Enfin, les dispositions de l’alinéa 2 de l’article 521 et de l’article 522 du du code de procédure civile, applicables en matière d’exécution provisoire de droit, permettent uniquement :
— en cas de condamnation au versement d’un capital en réparation d’un dommage corporel, d’ordonner que ce capital sera confié à un séquestre à charge d’en verser périodiquement à la victime la part que le juge détermine,
— d’autoriser, à tout moment, la substitution à la garantie primitive d’une garantie équivalente.
Elles ne permettent donc pas d’ordonner la consignation des sommes dues au titre de l’exécution provisoire de droit.
La Selas Pharmacie de la République et la SELARL De Saint Rapt Bertholet, ès qualités, seront par conséquent déboutées de leur demande principale en suspension de l’exécution provisoire de droit et de leur demande subsidiaire en consignation des sommes dues au titre de l’exécution provisoire de droit.
Sur l’exécution provisoire facultative:
L’article 524 du code de procédure civile, dans sa version issue du décret du 6 novembre 2014, édicte que, l orsque l’exécution provisoire a été ordonnée, elle ne peut être arrêtée, en cas d’appel, que par le premier président et dans les cas suivants :
1° Si elle est interdite par la loi ;
2° Si elle risque d’entraîner des conséquences manifestement excessives ; dans ce dernier cas, le
premier président peut aussi prendre les mesures prévues aux article 517 à 522.
En l’espèce, l’exécution provisoire ordonnée n’est pas interdite par la loi.

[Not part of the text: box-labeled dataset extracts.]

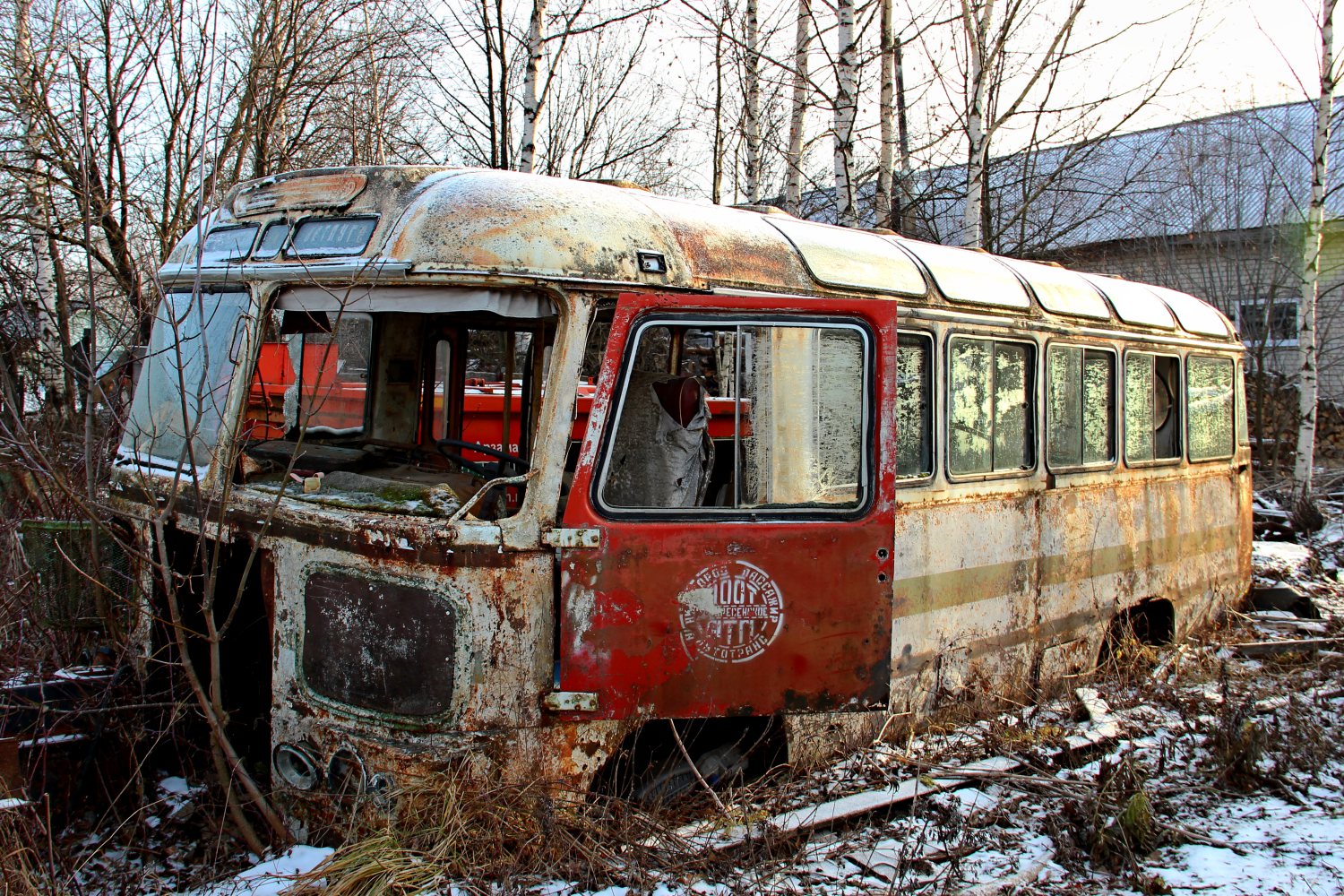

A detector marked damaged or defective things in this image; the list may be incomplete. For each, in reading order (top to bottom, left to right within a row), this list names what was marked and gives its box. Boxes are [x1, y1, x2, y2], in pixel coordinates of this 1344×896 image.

broken window [599, 318, 871, 515]
broken window [898, 334, 930, 475]
broken window [952, 335, 1032, 475]
broken window [1043, 343, 1118, 470]
broken window [1118, 349, 1183, 461]
broken window [1193, 354, 1231, 461]
abandoned bus [110, 166, 1253, 822]
rusty bus body [110, 166, 1253, 822]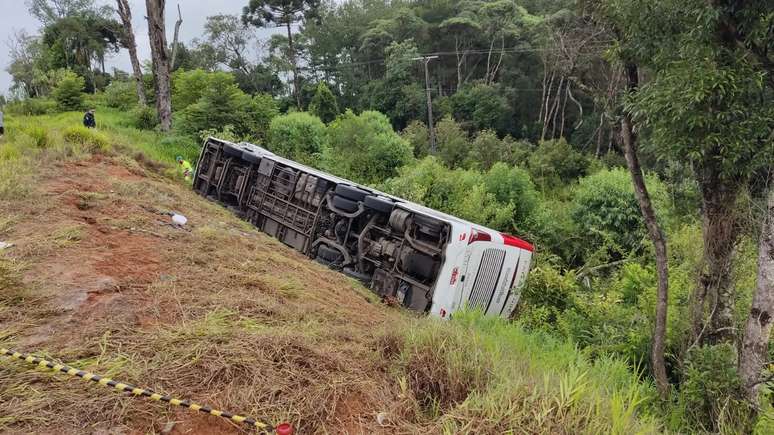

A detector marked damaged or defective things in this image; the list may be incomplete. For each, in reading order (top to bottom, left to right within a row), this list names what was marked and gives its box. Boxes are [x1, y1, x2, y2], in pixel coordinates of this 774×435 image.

overturned bus [192, 138, 536, 318]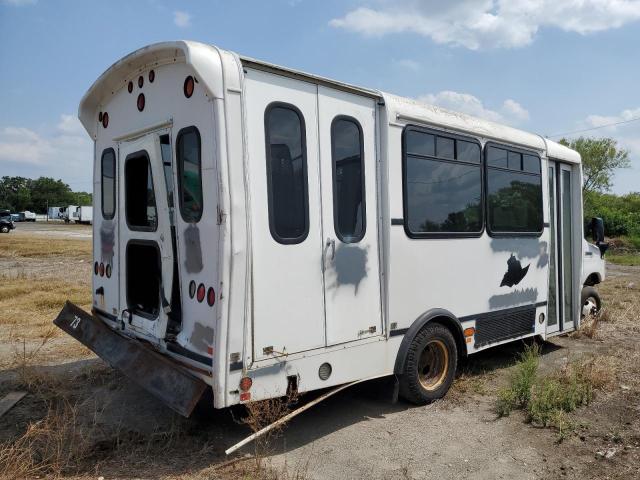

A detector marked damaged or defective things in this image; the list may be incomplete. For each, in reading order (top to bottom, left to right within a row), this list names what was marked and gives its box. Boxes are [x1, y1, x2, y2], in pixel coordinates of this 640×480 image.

bent rear bumper [54, 302, 208, 418]
rusty wheel rim [418, 340, 448, 392]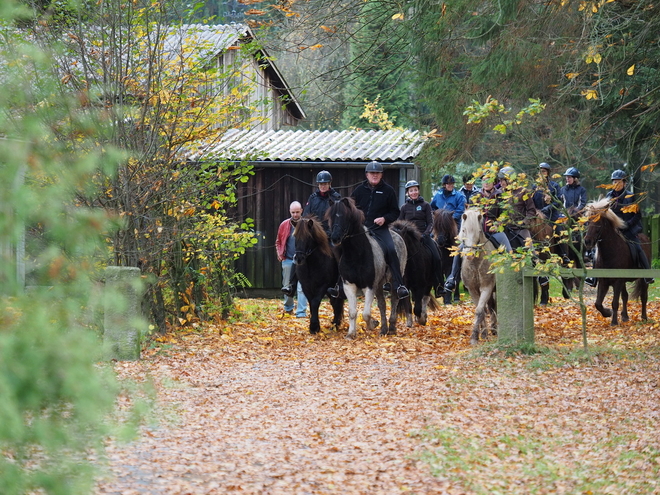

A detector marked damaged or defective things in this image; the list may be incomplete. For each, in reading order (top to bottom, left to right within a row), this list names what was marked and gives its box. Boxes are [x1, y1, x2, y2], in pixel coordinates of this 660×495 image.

rusty metal roof [192, 128, 428, 163]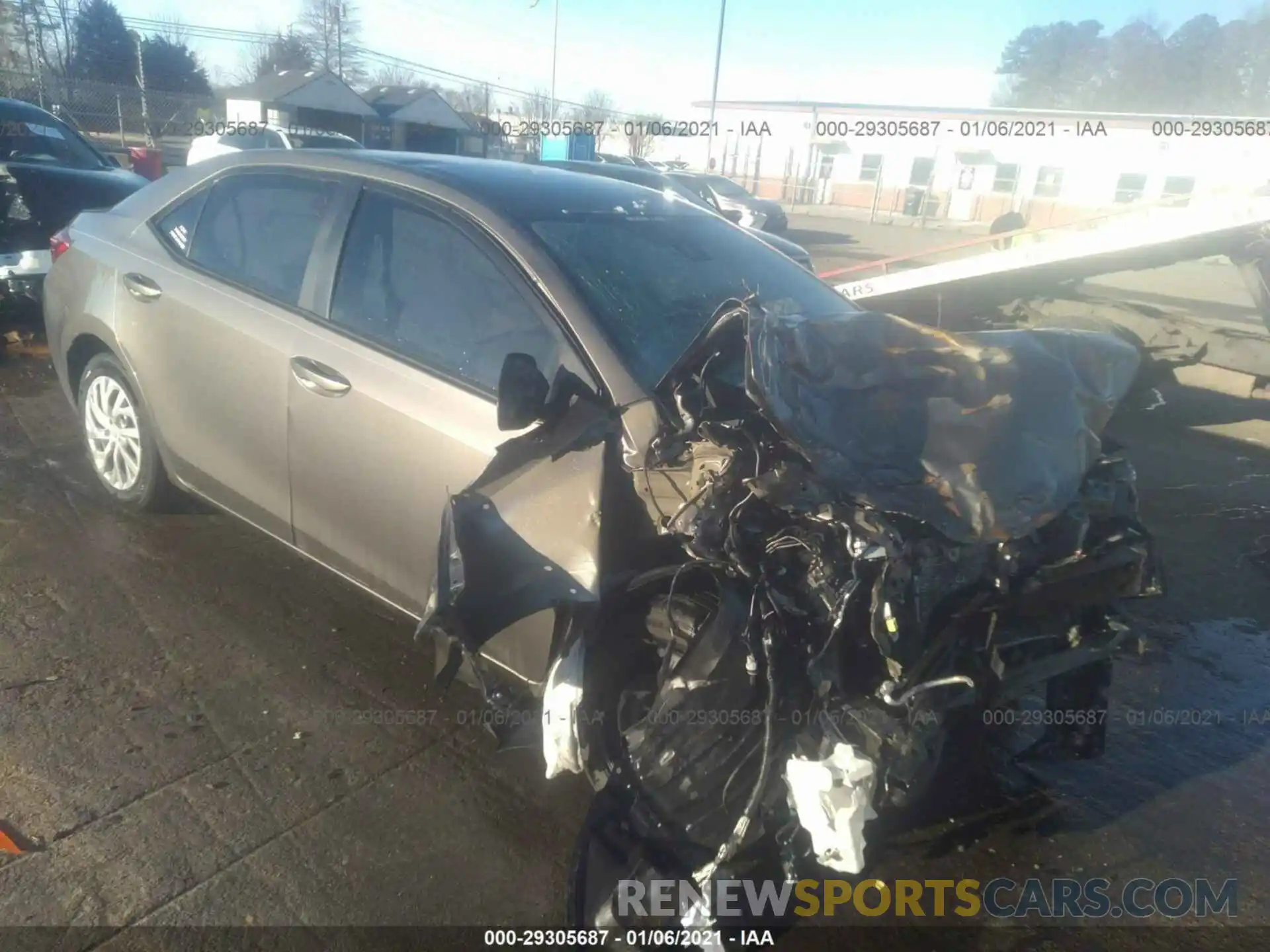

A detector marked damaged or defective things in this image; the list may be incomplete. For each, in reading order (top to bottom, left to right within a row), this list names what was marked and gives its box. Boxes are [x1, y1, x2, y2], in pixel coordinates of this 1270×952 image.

damaged silver sedan [42, 153, 1163, 944]
crumpled hood [741, 307, 1143, 540]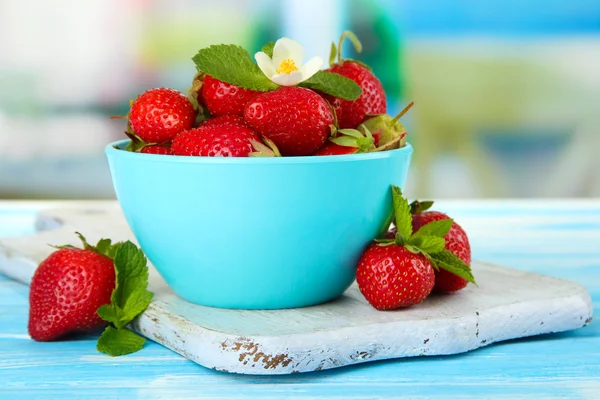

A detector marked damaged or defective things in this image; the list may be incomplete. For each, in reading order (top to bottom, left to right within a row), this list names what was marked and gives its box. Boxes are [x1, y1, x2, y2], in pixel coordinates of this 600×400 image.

chipped white paint [0, 203, 592, 376]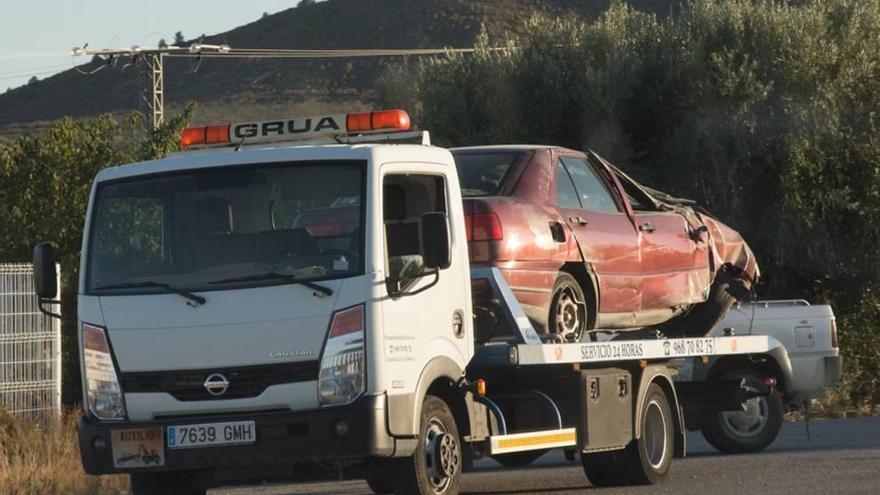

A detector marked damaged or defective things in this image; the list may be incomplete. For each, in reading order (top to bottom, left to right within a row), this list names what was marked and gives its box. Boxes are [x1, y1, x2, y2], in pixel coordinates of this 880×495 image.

Après déduction de la somme de 5 329,23 ' correspondant à l’exécution provisoire de droit du jugement du conseil de prud’hommes d’Aix-en-Provence, les sommes dues à Mme X au titre de l’exécution provisoire facultative s’élèvent à 29 626,79 '
Il a été retenu que la Selas Pharmacie de la République et la SELARL De Saint Rapt Bertholet, ès qualités, ne produisaient aucun document comptable ou financier relatif à sa situation actuelle. Il n’est donc pas démontré que le paiement par la Selas Pharmacie de la République de la somme de 29 626,79 ' aurait des conséquences manifestement excessives sur la poursuite de son activité. De même, en l’absence par la Selas Pharmacie de la République et la SELARL De Saint Rapt Bertholet, ès qualités, de démonstration de la situation financière de Mme X, il n’est pas établi qu’en cas d’infirmation de la décision déférée à la cour, elles rencontreraient des difficultés pour obtenir le remboursement des sommes réglées.
La Selas Pharmacie de la République et la SELARL De Saint Rapt Bertholet, ès qualités, seront par conséquent déboutées de leur demande principale en suspension de l’exécution provisoire facultative et de leur demande subsidiaire en consignation des sommes dues au titre de l’exécution provisoire facultative.
Sur le surplus des demandes :
Il n’apparait pas inéquitable de débouter Mme X de sa demande au titre de l’article 700 du code de procédure civile.
PAR CES MOTIFS
DEBOUTONS la Selas Pharmacie de la République et la SELARL De Saint Rapt Bertholet, ès qualités, de l’intégralité de leurs demandes,
DEBOUTONS Mme X de sa demande au titre de l’article 700 du code de procédure civile,
CONDAMNONS la Selas Pharmacie de la République aux dépens.